The movie began, and Michael was surprised the man had not warned him it had subtitles. He tried to get used to that, tried to concentrate on the movie, but although it seemed as beautiful as the man said it was—the camera moving in weird, noticeable ways—things flashbacked all over the place and Michael became lost, uninvolved enough to be conscious of the man’s knee beside his. Their knees brushed, once. Nevertheless, the man looked as utterly absorbed in the movie as he’d
been in Hansel and Gretel on the train. It was as though they were still on the train, only now the scenery was in front of them.
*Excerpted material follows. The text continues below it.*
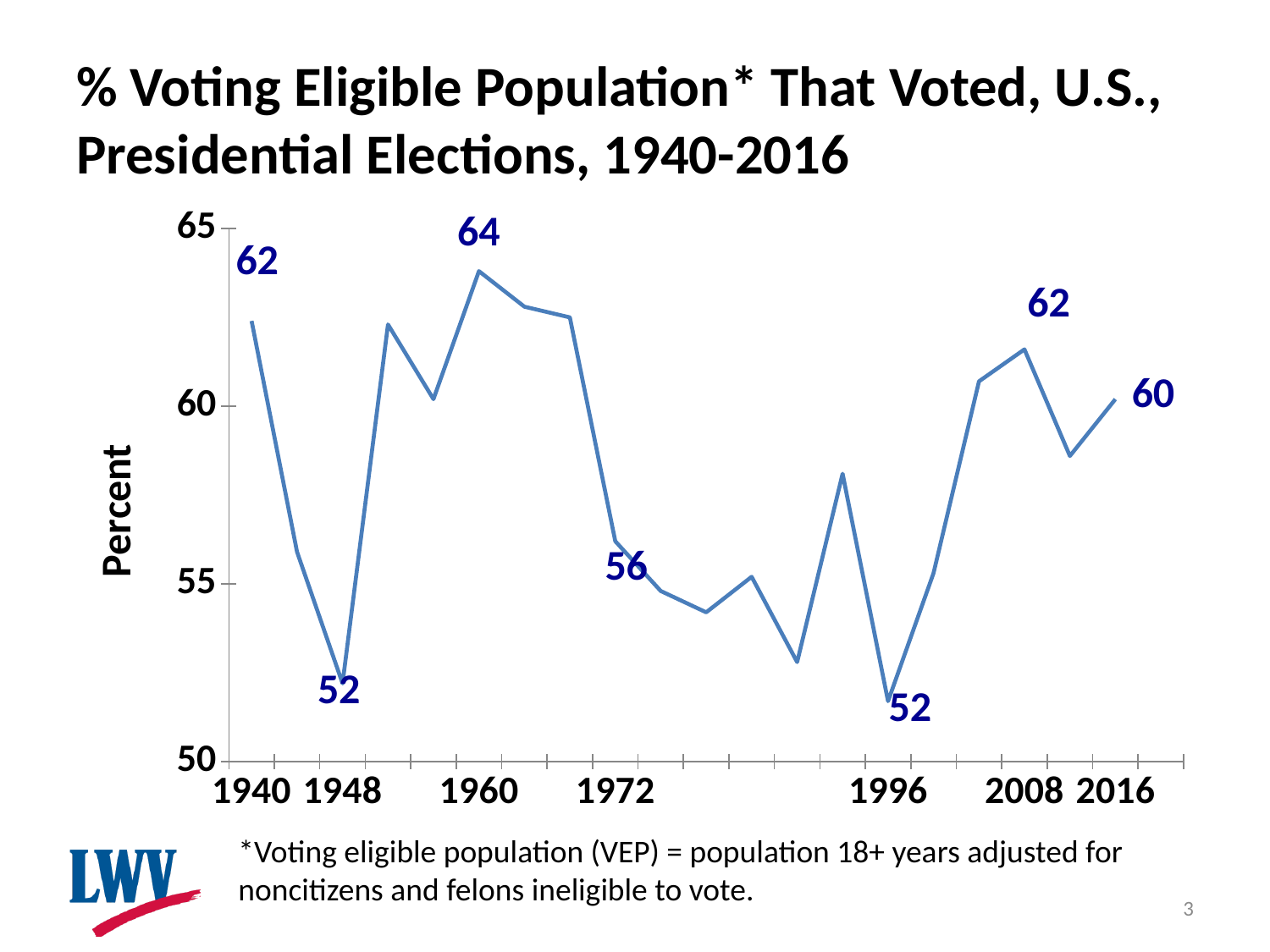
What type of chart is shown on the slide? Line chart What is the value shown for 1972? 56 What is the title of the vertical axis? Percent What is the lowest value labeled on the chart? 52 Which labeled year has the highest turnout value on the chart? 1960 Which year has the larger value, 1940 or 2016? 1940 What is the difference between the values for 2008 and 2016? 2 Does the line rise or fall between 1996 and 2008? Rises What is the value shown for 2016? 60 What percentage of the voting eligible population voted in 1960? 64 What is the difference between the values for 1960 and 1948? 12 Is the value for 1996 greater or less than 55? less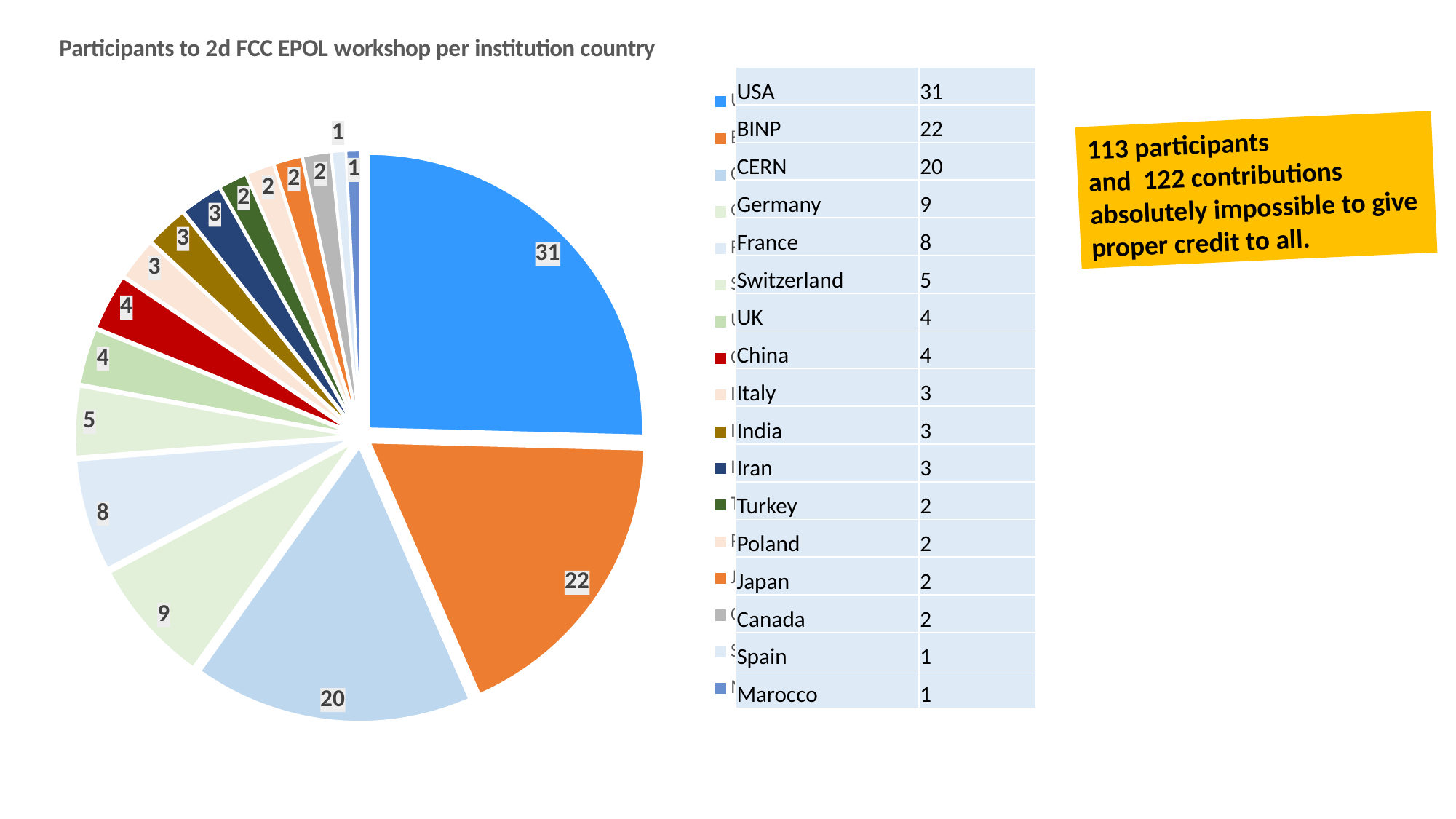
What is the title of the chart? Participants to 2d FCC EPOL workshop per institution country How many categories (countries/institutions) are listed in the chart? 17 Which is larger, the value for Germany or the value for France? Germany What kind of chart is shown on the slide? Pie chart What is the value for CERN? 20 Which categories have the smallest value in the chart? Spain and Marocco What is the value for Germany? 9 What is the difference between the values for USA and BINP? 9 What is the value for BINP? 22 What is the value for Switzerland? 5 Which category has the largest slice of the pie? USA How many participants are from USA institutions? 31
Ladies with parasols looked on while a gang of boys humiliated a pale boy in a sailor outfit, jeering at him and pulling his pants down. Michael responded to that. Then the boy went off with a uniformed chauffeur, who showed sympathy for the boy, took him to an enormous deserted mansion, lured him to his quarters, and threw him on the bed. This was why the man had lured him here, Michael decided. He watched excitedly. The boy seemed to want something to happen. He ran his hands through the man’s shoulder-length hair. The movie flashbacked somewhere else, and when it got back to the boy and chauffeur, something must have already happened, because the boy grabbed the pistol the chauffeur had shown him and started firing wildly around the room, killing the chauffeur, then fleeing.
The movie settled down and became easier to follow—a secret agent and his wife in Paris—but Michael watched it in a daze, still haunted by the boy and the chauffeur, until the final scene, when a dark curly-haired young man lay bare-bottomed on a bed in an alley, watched by the secret agent through iron bars.
When the lights came up, the man was sunk back in his chair and grinning at the ceiling. “It never ceases to amaze me,” the man murmured. “And I’ve seen it at least twenty times. You want to come back to earth with a drink somewhere?”
Michael nodded and followed the man out to the street, wondering if they’d seen the same movie. It had affected Michael, but more like a bad dream than a movie, a disturbing dream that might have seemed sexual except that nothing like intercourse had been involved. He pushed aside his confused excitement by dwelling on questions of fact: had the man behind bars already had sex with the naked guy or was he only considering it?
“Anywhere you’d like to go?” the man asked outside. “There’s a bar nearby, or, if you’d just like beer, my apartment’s only a few blocks from here.”